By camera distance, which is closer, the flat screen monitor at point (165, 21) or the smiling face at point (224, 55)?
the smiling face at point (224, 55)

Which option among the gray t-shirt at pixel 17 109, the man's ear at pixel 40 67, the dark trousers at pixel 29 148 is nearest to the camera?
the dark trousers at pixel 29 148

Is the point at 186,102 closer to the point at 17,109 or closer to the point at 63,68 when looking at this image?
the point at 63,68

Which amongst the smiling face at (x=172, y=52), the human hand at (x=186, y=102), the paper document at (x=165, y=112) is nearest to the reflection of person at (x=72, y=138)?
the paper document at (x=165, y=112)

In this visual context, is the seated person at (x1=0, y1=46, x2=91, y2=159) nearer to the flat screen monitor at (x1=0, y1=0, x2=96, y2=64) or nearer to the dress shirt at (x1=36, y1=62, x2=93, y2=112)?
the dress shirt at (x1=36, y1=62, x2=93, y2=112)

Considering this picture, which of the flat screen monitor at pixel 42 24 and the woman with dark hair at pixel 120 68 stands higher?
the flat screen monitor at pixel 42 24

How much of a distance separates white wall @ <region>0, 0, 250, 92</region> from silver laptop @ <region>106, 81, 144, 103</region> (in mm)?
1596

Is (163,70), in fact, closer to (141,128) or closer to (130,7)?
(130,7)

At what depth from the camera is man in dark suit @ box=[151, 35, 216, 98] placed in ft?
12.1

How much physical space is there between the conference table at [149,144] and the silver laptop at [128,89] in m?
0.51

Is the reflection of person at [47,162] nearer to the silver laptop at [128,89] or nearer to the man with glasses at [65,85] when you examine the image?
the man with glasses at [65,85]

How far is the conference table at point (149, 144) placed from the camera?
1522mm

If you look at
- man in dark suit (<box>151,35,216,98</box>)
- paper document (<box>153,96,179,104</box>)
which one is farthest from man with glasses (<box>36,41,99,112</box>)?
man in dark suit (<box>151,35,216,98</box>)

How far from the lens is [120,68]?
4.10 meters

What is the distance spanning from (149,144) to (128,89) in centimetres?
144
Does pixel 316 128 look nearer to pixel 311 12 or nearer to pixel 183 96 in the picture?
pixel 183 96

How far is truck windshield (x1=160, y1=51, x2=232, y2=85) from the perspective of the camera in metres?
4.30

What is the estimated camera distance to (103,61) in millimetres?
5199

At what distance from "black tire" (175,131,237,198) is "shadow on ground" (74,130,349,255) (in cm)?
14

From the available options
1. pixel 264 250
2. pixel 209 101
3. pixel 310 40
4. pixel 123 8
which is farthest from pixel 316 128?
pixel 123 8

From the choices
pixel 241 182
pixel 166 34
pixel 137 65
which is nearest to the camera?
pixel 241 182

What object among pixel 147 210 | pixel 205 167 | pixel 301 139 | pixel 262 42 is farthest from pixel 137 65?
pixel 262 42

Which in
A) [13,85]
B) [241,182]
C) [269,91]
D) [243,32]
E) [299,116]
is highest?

◆ To do: Every line above should be written out again exactly as it stands.

◆ The response:
By camera distance, which is closer, the flat screen monitor at point (165, 21) or the smiling face at point (224, 55)?
the smiling face at point (224, 55)

Which option among the gray t-shirt at pixel 17 109, the man's ear at pixel 40 67, the dark trousers at pixel 29 148 is nearest to the camera?
the dark trousers at pixel 29 148

Is the point at 186,102 closer to the point at 17,109 or closer to the point at 63,68 when looking at this image?
the point at 63,68

Which amongst the smiling face at (x=172, y=52), the human hand at (x=186, y=102), the paper document at (x=165, y=112) is nearest to the reflection of person at (x=72, y=138)?
the paper document at (x=165, y=112)

In this visual context, is the seated person at (x1=0, y1=46, x2=91, y2=159) nearer to the flat screen monitor at (x1=0, y1=0, x2=96, y2=64) or nearer to the dress shirt at (x1=36, y1=62, x2=93, y2=112)?
the dress shirt at (x1=36, y1=62, x2=93, y2=112)

Considering this picture, which of the flat screen monitor at pixel 42 24 and the woman with dark hair at pixel 120 68 stands higher?
the flat screen monitor at pixel 42 24

How much of a distance separates white wall @ <region>0, 0, 250, 92</region> from silver laptop @ <region>106, 81, 144, 103</region> (in mm)?
1596

Is (163,70), in fact, closer to (141,128) or closer to (130,7)?
(130,7)

At what depth from the camera is man in dark suit @ box=[151, 35, 216, 98] placed in ft?
12.1

How much physical space is there between the conference table at [149,144] and the silver laptop at [128,89] in m?
0.51

Is the reflection of person at [47,162] nearer to the silver laptop at [128,89] or nearer to the man with glasses at [65,85] when you examine the image?
the man with glasses at [65,85]

How far is the conference table at point (149, 144) placed from the camera?
1522mm

If you look at
- man in dark suit (<box>151,35,216,98</box>)
- paper document (<box>153,96,179,104</box>)
which one is farthest from man with glasses (<box>36,41,99,112</box>)?
man in dark suit (<box>151,35,216,98</box>)

How far from the lens is [120,68]?
4.10 meters

What is the distance spanning from (149,144) to (128,89) in centimetres?
144
Does pixel 316 128 look nearer to pixel 311 12 or nearer to pixel 183 96 in the picture?
pixel 183 96

How far is truck windshield (x1=160, y1=51, x2=232, y2=85) from the perspective of the camera in metres?
4.30

What is the estimated camera distance to (103,61) in millimetres?
5199

At what distance from "black tire" (175,131,237,198) is "shadow on ground" (74,130,349,255) (in cm)?
14

From the available options
1. pixel 264 250
2. pixel 209 101
3. pixel 310 40
4. pixel 123 8
which is farthest from pixel 316 128?
pixel 123 8

From the choices
pixel 241 182
pixel 166 34
pixel 137 65
which is nearest to the camera?
pixel 241 182

What object among pixel 147 210 | pixel 205 167 | pixel 301 139 | pixel 262 42 is farthest from pixel 137 65?
pixel 262 42

Which in
A) [13,85]
B) [241,182]
C) [269,91]
D) [243,32]
E) [299,116]
is highest?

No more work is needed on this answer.